#### Passage to read

The 82-year-old woman and her doctors made the startling discovery when they X-rayed her, thinking she had gastroenteritis, according to the Telegraph. But instead, she had a "lithopaedian," also known as a stone baby, in her abdomen.

Though it sounds like science fiction or an episode of the "X Files," lithopaedians form when a fetus implants outside the uterus and dies. The Telegraph says that if the fetus is too large to be reabsorbed, it gets mummified by layers of calcium that protect the mother from the decaying tissue. A doctor who talked to NTD Television called the process the body's "defense mechanism."

About 1 in 11,000 pregnancies end this way, the Telegraph says. And The Daily Mail reports that fewer than 300 cases have been recorded in medical literature. One of those cases happened to a 92-year-old Chinese woman, who made headlines in 2009 after carrying her lithopaedian for 60 years.

The few women who do experience this unusual phenomenon also don't often realize it happened until later, when they go to the doctor for unrelated issues.

This whole thing may terrify anyone thinking of having a baby. It definitely scares me, and I'm a guy. But there is some good news: it's apparently not fatal for the mother and, as a photo from the National Museum of Health and Medicine indicates, it doesn't even prevent future pregnancies.

########
#### Exercise data

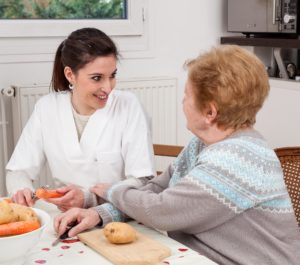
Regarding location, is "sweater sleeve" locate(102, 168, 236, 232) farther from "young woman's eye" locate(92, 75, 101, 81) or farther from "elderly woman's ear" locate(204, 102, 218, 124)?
"young woman's eye" locate(92, 75, 101, 81)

########

● Exercise objective
Please duplicate the passage about the stone baby word for word, from its first sentence to its last. Nothing in the material has any bearing on what you are asked to do here.

● Response area
The 82-year-old woman and her doctors made the startling discovery when they X-rayed her, thinking she had gastroenteritis, according to the Telegraph. But instead, she had a "lithopaedian," also known as a stone baby, in her abdomen.

Though it sounds like science fiction or an episode of the "X Files," lithopaedians form when a fetus implants outside the uterus and dies. The Telegraph says that if the fetus is too large to be reabsorbed, it gets mummified by layers of calcium that protect the mother from the decaying tissue. A doctor who talked to NTD Television called the process the body's "defense mechanism."

About 1 in 11,000 pregnancies end this way, the Telegraph says. And The Daily Mail reports that fewer than 300 cases have been recorded in medical literature. One of those cases happened to a 92-year-old Chinese woman, who made headlines in 2009 after carrying her lithopaedian for 60 years.

The few women who do experience this unusual phenomenon also don't often realize it happened until later, when they go to the doctor for unrelated issues.

This whole thing may terrify anyone thinking of having a baby. It definitely scares me, and I'm a guy. But there is some good news: it's apparently not fatal for the mother and, as a photo from the National Museum of Health and Medicine indicates, it doesn't even prevent future pregnancies.